WORK TO BE COMPLETED:
Retyping the data exactly is the task. Include every line.

Dataset entries:
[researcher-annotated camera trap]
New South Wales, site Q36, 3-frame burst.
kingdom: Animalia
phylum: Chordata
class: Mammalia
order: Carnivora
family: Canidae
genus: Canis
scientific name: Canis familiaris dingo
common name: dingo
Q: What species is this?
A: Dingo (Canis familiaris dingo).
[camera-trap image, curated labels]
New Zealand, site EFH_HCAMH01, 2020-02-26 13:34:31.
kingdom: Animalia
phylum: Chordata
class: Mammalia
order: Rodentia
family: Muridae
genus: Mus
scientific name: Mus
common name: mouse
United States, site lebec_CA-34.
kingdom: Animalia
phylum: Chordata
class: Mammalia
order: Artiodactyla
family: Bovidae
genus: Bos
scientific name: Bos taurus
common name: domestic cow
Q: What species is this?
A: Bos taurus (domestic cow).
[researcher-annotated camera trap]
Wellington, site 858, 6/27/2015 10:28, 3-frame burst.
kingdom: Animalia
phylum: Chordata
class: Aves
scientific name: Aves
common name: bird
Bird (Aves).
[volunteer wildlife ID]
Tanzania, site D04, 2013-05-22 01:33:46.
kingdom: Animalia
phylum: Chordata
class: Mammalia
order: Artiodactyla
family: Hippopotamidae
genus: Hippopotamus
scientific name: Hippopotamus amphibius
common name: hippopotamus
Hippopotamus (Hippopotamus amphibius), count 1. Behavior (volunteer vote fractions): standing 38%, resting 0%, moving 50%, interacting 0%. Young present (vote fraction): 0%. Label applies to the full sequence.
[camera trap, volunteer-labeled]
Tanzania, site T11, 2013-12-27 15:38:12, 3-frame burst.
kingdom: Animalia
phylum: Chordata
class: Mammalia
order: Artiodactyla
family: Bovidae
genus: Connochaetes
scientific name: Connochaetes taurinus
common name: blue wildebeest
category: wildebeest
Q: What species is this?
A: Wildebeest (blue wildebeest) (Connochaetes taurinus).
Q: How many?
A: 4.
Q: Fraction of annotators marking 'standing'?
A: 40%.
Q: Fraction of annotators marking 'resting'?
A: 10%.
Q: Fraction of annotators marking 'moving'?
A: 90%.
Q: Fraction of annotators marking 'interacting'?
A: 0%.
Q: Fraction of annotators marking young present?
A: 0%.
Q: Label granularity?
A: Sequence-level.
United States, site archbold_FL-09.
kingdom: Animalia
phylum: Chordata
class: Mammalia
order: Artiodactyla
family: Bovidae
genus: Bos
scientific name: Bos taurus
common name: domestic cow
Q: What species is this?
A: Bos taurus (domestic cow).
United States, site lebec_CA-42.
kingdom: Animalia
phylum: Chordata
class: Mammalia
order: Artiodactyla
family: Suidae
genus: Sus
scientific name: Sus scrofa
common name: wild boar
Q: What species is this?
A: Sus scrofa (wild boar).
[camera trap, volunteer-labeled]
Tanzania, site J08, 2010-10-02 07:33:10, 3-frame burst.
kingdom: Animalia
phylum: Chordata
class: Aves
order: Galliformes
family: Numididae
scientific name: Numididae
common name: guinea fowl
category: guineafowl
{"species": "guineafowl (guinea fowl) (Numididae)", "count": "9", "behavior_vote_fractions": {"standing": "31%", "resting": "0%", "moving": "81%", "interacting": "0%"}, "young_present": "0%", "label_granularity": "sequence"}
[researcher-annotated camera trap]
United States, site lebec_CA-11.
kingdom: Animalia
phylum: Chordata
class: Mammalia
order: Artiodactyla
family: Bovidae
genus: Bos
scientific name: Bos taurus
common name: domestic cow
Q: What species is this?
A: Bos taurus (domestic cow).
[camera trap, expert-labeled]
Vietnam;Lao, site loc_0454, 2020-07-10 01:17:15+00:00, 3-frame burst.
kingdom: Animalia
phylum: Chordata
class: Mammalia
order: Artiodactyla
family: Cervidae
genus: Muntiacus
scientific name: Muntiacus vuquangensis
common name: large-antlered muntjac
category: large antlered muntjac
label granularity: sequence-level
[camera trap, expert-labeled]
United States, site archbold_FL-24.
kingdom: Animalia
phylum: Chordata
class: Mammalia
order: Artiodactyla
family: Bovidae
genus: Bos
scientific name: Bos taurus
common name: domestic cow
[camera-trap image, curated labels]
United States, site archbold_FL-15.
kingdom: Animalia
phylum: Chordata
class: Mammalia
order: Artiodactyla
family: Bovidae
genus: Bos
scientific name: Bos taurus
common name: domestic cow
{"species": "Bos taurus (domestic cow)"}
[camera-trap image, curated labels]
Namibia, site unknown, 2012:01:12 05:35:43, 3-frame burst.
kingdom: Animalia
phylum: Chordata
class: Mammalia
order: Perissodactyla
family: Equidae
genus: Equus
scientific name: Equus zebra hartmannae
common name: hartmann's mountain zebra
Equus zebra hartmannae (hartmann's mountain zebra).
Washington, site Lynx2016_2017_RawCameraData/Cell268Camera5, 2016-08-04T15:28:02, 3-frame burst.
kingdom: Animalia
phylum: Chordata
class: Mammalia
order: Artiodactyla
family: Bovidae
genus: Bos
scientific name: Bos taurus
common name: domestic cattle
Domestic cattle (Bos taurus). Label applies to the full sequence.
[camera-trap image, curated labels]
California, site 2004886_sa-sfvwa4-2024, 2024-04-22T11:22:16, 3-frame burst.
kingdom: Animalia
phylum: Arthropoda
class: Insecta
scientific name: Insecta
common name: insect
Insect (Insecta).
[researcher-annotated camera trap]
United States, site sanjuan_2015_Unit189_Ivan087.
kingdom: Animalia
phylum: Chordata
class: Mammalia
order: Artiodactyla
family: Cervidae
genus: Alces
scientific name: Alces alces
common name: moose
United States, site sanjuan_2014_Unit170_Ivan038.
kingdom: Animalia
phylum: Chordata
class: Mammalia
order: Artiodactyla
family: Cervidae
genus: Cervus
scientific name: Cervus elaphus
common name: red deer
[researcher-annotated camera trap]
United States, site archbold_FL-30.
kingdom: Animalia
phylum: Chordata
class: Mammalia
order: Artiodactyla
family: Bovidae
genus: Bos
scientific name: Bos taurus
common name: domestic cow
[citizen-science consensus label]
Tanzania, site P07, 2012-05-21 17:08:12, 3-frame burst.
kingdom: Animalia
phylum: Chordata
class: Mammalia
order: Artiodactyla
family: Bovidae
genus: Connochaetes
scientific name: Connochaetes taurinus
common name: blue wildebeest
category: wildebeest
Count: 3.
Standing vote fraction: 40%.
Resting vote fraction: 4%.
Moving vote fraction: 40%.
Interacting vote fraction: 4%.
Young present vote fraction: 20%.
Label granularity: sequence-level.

EXERCISE SOLUTION:
[researcher-annotated camera trap]
New South Wales, site Q36, 3-frame burst.
kingdom: Animalia
phylum: Chordata
class: Mammalia
order: Carnivora
family: Canidae
genus: Canis
scientific name: Canis familiaris dingo
common name: dingo
Q: What species is this?
A: Dingo (Canis familiaris dingo).
[camera-trap image, curated labels]
New Zealand, site EFH_HCAMH01, 2020-02-26 13:34:31.
kingdom: Animalia
phylum: Chordata
class: Mammalia
order: Rodentia
family: Muridae
genus: Mus
scientific name: Mus
common name: mouse
United States, site lebec_CA-34.
kingdom: Animalia
phylum: Chordata
class: Mammalia
order: Artiodactyla
family: Bovidae
genus: Bos
scientific name: Bos taurus
common name: domestic cow
Q: What species is this?
A: Bos taurus (domestic cow).
[researcher-annotated camera trap]
Wellington, site 858, 6/27/2015 10:28, 3-frame burst.
kingdom: Animalia
phylum: Chordata
class: Aves
scientific name: Aves
common name: bird
Bird (Aves).
[volunteer wildlife ID]
Tanzania, site D04, 2013-05-22 01:33:46.
kingdom: Animalia
phylum: Chordata
class: Mammalia
order: Artiodactyla
family: Hippopotamidae
genus: Hippopotamus
scientific name: Hippopotamus amphibius
common name: hippopotamus
Hippopotamus (Hippopotamus amphibius), count 1. Behavior (volunteer vote fractions): standing 38%, resting 0%, moving 50%, interacting 0%. Young present (vote fraction): 0%. Label applies to the full sequence.
[camera trap, volunteer-labeled]
Tanzania, site T11, 2013-12-27 15:38:12, 3-frame burst.
kingdom: Animalia
phylum: Chordata
class: Mammalia
order: Artiodactyla
family: Bovidae
genus: Connochaetes
scientific name: Connochaetes taurinus
common name: blue wildebeest
category: wildebeest
Q: What species is this?
A: Wildebeest (blue wildebeest) (Connochaetes taurinus).
Q: How many?
A: 4.
Q: Fraction of annotators marking 'standing'?
A: 40%.
Q: Fraction of annotators marking 'resting'?
A: 10%.
Q: Fraction of annotators marking 'moving'?
A: 90%.
Q: Fraction of annotators marking 'interacting'?
A: 0%.
Q: Fraction of annotators marking young present?
A: 0%.
Q: Label granularity?
A: Sequence-level.
United States, site archbold_FL-09.
kingdom: Animalia
phylum: Chordata
class: Mammalia
order: Artiodactyla
family: Bovidae
genus: Bos
scientific name: Bos taurus
common name: domestic cow
Q: What species is this?
A: Bos taurus (domestic cow).
United States, site lebec_CA-42.
kingdom: Animalia
phylum: Chordata
class: Mammalia
order: Artiodactyla
family: Suidae
genus: Sus
scientific name: Sus scrofa
common name: wild boar
Q: What species is this?
A: Sus scrofa (wild boar).
[camera trap, volunteer-labeled]
Tanzania, site J08, 2010-10-02 07:33:10, 3-frame burst.
kingdom: Animalia
phylum: Chordata
class: Aves
order: Galliformes
family: Numididae
scientific name: Numididae
common name: guinea fowl
category: guineafowl
{"species": "guineafowl (guinea fowl) (Numididae)", "count": "9", "behavior_vote_fractions": {"standing": "31%", "resting": "0%", "moving": "81%", "interacting": "0%"}, "young_present": "0%", "label_granularity": "sequence"}
[researcher-annotated camera trap]
United States, site lebec_CA-11.
kingdom: Animalia
phylum: Chordata
class: Mammalia
order: Artiodactyla
family: Bovidae
genus: Bos
scientific name: Bos taurus
common name: domestic cow
Q: What species is this?
A: Bos taurus (domestic cow).
[camera trap, expert-labeled]
Vietnam;Lao, site loc_0454, 2020-07-10 01:17:15+00:00, 3-frame burst.
kingdom: Animalia
phylum: Chordata
class: Mammalia
order: Artiodactyla
family: Cervidae
genus: Muntiacus
scientific name: Muntiacus vuquangensis
common name: large-antlered muntjac
category: large antlered muntjac
label granularity: sequence-level
[camera trap, expert-labeled]
United States, site archbold_FL-24.
kingdom: Animalia
phylum: Chordata
class: Mammalia
order: Artiodactyla
family: Bovidae
genus: Bos
scientific name: Bos taurus
common name: domestic cow
[camera-trap image, curated labels]
United States, site archbold_FL-15.
kingdom: Animalia
phylum: Chordata
class: Mammalia
order: Artiodactyla
family: Bovidae
genus: Bos
scientific name: Bos taurus
common name: domestic cow
{"species": "Bos taurus (domestic cow)"}
[camera-trap image, curated labels]
Namibia, site unknown, 2012:01:12 05:35:43, 3-frame burst.
kingdom: Animalia
phylum: Chordata
class: Mammalia
order: Perissodactyla
family: Equidae
genus: Equus
scientific name: Equus zebra hartmannae
common name: hartmann's mountain zebra
Equus zebra hartmannae (hartmann's mountain zebra).
Washington, site Lynx2016_2017_RawCameraData/Cell268Camera5, 2016-08-04T15:28:02, 3-frame burst.
kingdom: Animalia
phylum: Chordata
class: Mammalia
order: Artiodactyla
family: Bovidae
genus: Bos
scientific name: Bos taurus
common name: domestic cattle
Domestic cattle (Bos taurus). Label applies to the full sequence.
[camera-trap image, curated labels]
California, site 2004886_sa-sfvwa4-2024, 2024-04-22T11:22:16, 3-frame burst.
kingdom: Animalia
phylum: Arthropoda
class: Insecta
scientific name: Insecta
common name: insect
Insect (Insecta).
[researcher-annotated camera trap]
United States, site sanjuan_2015_Unit189_Ivan087.
kingdom: Animalia
phylum: Chordata
class: Mammalia
order: Artiodactyla
family: Cervidae
genus: Alces
scientific name: Alces alces
common name: moose
United States, site sanjuan_2014_Unit170_Ivan038.
kingdom: Animalia
phylum: Chordata
class: Mammalia
order: Artiodactyla
family: Cervidae
genus: Cervus
scientific name: Cervus elaphus
common name: red deer
[researcher-annotated camera trap]
United States, site archbold_FL-30.
kingdom: Animalia
phylum: Chordata
class: Mammalia
order: Artiodactyla
family: Bovidae
genus: Bos
scientific name: Bos taurus
common name: domestic cow
[citizen-science consensus label]
Tanzania, site P07, 2012-05-21 17:08:12, 3-frame burst.
kingdom: Animalia
phylum: Chordata
class: Mammalia
order: Artiodactyla
family: Bovidae
genus: Connochaetes
scientific name: Connochaetes taurinus
common name: blue wildebeest
category: wildebeest
Count: 3.
Standing vote fraction: 40%.
Resting vote fraction: 4%.
Moving vote fraction: 40%.
Interacting vote fraction: 4%.
Young present vote fraction: 20%.
Label granularity: sequence-level.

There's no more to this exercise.